Le programme de petit-déjeuner gratuit pour les enfants des Black Panthers a nourri des milliers d’enfants à travers le pays. À Chicago, la police locale a détruit de la nourriture la nuit précédant le début des opérations du programme. Une note rédigée par un agent spécial du FBI a qualifié le programme de tentative de « créer une image de civilité » et de « prendre le contrôle de la communauté », menaçant ainsi l’autorité centralisée du gouvernement américain.
Les agences fédérales s’appuyaient principalement sur des tactiques secrètes pour surveiller, infiltrer et discréditer le Black Panther Party. Comme les manifestants de Cop City, les Black Panthers se sont également engagés dans des affrontements directs avec la police.
Cependant, nous considérons le recours actuel aux accusations RICO pour lutter contre l’activisme politique et les activités de protestation comme une nouvelle tactique.
Implications futures
Dans nos recherches, nous avons exploré comment les groupes d’entraide établissent des réseaux de soins et de survie face au changement climatique. Nous nous attendons à ce que l’entraide devienne encore plus importante pour les personnes noires et autochtones de couleur à mesure que les catastrophes environnementales deviennent plus fréquentes.
De notre point de vue, les efforts visant à arrêter Cop City démontrent l’interconnexion entre deux problèmes critiques : la surveillance policière excessive des communautés de couleur et le changement climatique. Nous considérons l’acte d’accusation de la Géorgie contre le RICO comme une tentative de réprimer l’activité des mouvements sociaux, en utilisant les outils d’interprétation et d’application de la loi de l’État.

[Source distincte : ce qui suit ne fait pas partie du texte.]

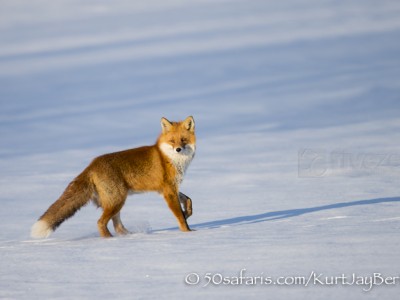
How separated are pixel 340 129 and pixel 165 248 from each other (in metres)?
9.69

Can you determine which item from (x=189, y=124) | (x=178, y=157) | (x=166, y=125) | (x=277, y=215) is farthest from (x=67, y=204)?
(x=277, y=215)

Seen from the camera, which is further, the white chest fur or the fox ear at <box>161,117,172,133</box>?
the fox ear at <box>161,117,172,133</box>

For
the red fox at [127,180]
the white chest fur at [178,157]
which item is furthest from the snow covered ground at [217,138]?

La criminalisation du collectivisme, de l’entraide et de la solidarité sociale est particulièrement préoccupante pour les populations historiquement marginalisées, qui comptent souvent sur ces tactiques pour survivre.

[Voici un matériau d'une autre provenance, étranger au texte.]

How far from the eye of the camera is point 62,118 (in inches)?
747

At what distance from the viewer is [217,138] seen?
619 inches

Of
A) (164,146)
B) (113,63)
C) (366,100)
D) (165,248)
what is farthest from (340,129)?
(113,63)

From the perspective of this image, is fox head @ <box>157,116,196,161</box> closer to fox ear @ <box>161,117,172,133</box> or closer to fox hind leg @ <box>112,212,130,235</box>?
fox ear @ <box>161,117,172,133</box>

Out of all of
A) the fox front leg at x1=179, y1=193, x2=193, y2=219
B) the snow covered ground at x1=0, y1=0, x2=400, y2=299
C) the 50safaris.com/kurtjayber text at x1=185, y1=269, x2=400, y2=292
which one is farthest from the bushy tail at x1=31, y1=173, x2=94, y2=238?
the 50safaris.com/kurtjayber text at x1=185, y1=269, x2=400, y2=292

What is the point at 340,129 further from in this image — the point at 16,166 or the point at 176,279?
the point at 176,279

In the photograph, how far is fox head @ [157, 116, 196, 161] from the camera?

Cherchant à utiliser les processus politiques de l’État, les organisateurs ont récemment collecté plus de 116 000 signatures en faveur d’un référendum qui, s’il était approuvé, annulerait le bail du site appartenant à la ville pour le centre de formation.
Cependant, les responsables d’Atlanta ont refusé de vérifier ces signatures en attendant une décision de la Cour fédérale indiquant si les organisateurs ont manqué une date limite importante. Pendant ce temps, Atlanta déblaye le terrain pour la construction du site d’entraînement.
Rachel McKane est professeur adjoint de sociologie à l’Université Brandeis. David Pellow est directeur du département, professeur d’études environnementales et directeur du Global Environmental Justice Project à l’Université de Californie à Santa Barbara.